LOS ANGELES (CBSLA.com) — Southland residents may be losing millions of dollars every year by avoiding littered, local beaches in favor of choosing cleaner beaches that are farther away, according to a study.

The National Oceanic and Atmospheric Administration (NOAA) Marine Debris Program economic study released earlier this month found Orange County residents could save $32 million in summer travel spending costs by reducing marine debris by 25 percent at beaches located in Los Angeles, Orange, and San Diego counties.

Data collected at 31 beaches on multiple beach characteristics – including marine debris, cleanliness, and parking – also showed savings could reach nearly $150 million with a a 100 percent reduction in trash, according to the study.

Researchers than applied the data collected to predict correlations between marine debris levels and economic losses to the area.

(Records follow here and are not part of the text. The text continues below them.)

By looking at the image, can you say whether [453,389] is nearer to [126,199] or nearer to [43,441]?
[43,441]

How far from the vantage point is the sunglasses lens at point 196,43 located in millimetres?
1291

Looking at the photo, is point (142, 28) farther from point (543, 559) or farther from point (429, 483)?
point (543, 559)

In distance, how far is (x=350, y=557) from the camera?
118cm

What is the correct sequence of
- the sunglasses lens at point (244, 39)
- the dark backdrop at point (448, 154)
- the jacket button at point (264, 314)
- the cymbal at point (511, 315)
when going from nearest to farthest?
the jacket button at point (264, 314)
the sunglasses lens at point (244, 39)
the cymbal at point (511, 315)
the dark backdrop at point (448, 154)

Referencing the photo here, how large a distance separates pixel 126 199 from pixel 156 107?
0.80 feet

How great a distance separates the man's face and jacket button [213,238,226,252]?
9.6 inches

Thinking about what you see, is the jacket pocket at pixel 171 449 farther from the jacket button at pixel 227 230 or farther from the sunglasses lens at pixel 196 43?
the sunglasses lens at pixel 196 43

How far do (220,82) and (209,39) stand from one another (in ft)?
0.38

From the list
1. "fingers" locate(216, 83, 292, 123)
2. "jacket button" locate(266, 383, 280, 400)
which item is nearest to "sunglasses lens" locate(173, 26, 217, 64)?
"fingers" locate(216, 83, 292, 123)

Under one scenario, reducing marine debris by 75 percent from six beaches near the outflow of the Los Angeles River would benefit users of those beaches $5 per trip and increase visitation by 43 percent, for a total of $53 million in benefits, researchers said.

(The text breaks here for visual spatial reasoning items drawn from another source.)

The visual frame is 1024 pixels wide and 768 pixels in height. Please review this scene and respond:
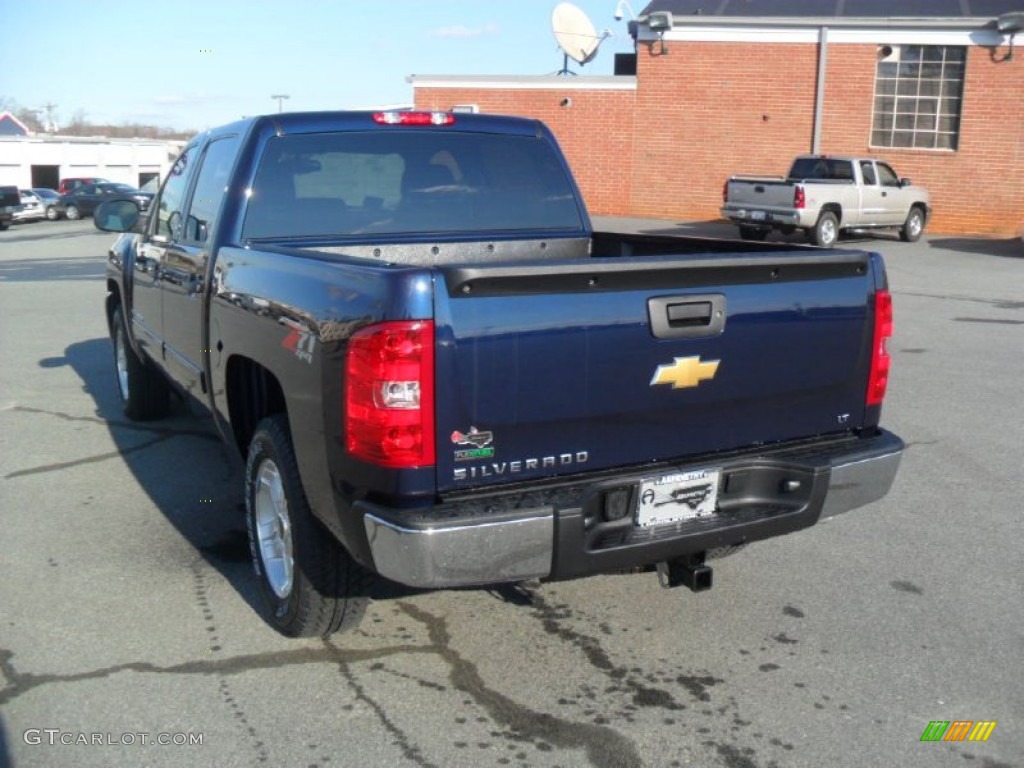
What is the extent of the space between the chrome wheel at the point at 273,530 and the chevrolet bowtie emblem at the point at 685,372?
142 centimetres

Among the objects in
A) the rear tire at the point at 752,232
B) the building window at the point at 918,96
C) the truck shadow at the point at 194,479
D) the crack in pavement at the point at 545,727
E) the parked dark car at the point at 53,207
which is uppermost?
the building window at the point at 918,96

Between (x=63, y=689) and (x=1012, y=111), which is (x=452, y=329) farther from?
(x=1012, y=111)

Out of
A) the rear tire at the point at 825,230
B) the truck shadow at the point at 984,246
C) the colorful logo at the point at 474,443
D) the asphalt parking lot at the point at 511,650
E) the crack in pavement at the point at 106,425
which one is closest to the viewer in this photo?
the colorful logo at the point at 474,443

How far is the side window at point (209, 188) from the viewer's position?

Sherry Lippiat, California regional coordinator for the NOAA Marine Debris Program, told KNX 1070’s Ron Kilgore that Dockweiler State Beach – which has a three-mile long shoreline with a picnic area and concession stand right located less than a mile from Los Angeles International Airport – was among the region’s dirtiest shores.

“Ultimately, the most efficient way to reduce the amount of debris on shorelines is to prevent it at the source,” Lippiat said.

According to the study, the two biggest factors beachgoers consider are marine debris and water quality levels.

While the study’s data focused primarily on Orange County, researchers concluded that “given the enormous popularity of beach recreation throughout the United States, the magnitude of recreational losses associated with marine debris has the potential to be substantial.”